# Advice needed please



## docdan1 (Jan 16, 2014)

Dear All,

I am writing for some specific information regarding visas and work permits which I am unable to find on the SA consulate website.

In particular, I have been offered a job in Cape Town, which I intend to accept. My wife, however, has not yet secured a job/job-offer in Cape Town, but she will start looking for work in Cape Town once we have moved.

Initially, my wife will probably have to be categorised as an "accompanying spouse" on my work permit application. 

Hopefully my wife will find employment in Cape Town within the first few months of our arrival in the city.
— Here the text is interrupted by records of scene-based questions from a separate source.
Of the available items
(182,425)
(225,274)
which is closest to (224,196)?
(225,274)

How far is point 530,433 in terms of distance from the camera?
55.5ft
I am a British citizen and my wife is a German citizen.

My questions, therefore, are:

(i) Can my wife, as an "accompanying spouse", begin looking for employment as soon we move to Cape Town (or does her status as "accompanying spouse" restrict her in some way from working in SA)?

(ii) Once my wife finds work, can she easily obtain a work permit of her own from South Africa without having to return to Germany (to submit her separate work permit application)?

(iii) Finally, I have secured an academic post and I am unclear as to which permit I ought to apply for, e.g., General Work Permit, Exceptional Skills Work Permit, Quota Permit, etc.? Any advice would be greatly appreciated.

Thank you in advance for your assistance.

Best wishes
Docdan1


----------



## yazz (Nov 21, 2013)

Hello, your wife won't be able to work with an accompanying spouse visa.
She will have to apply for a work permit later.

If she gets a job offer she will be able to apply for a general work permit but then she will have to stay with that company as the permit is linked to it and this will replace the accompanying spouse visa.
Regarding the other type of permits i'm not totally clear on the conditions, it mostly depends on your qualifications and expertise and this has to be validated by the South African service SAQA

The general work permit takes something like 3 month if everything goes well

Hope this helps


----------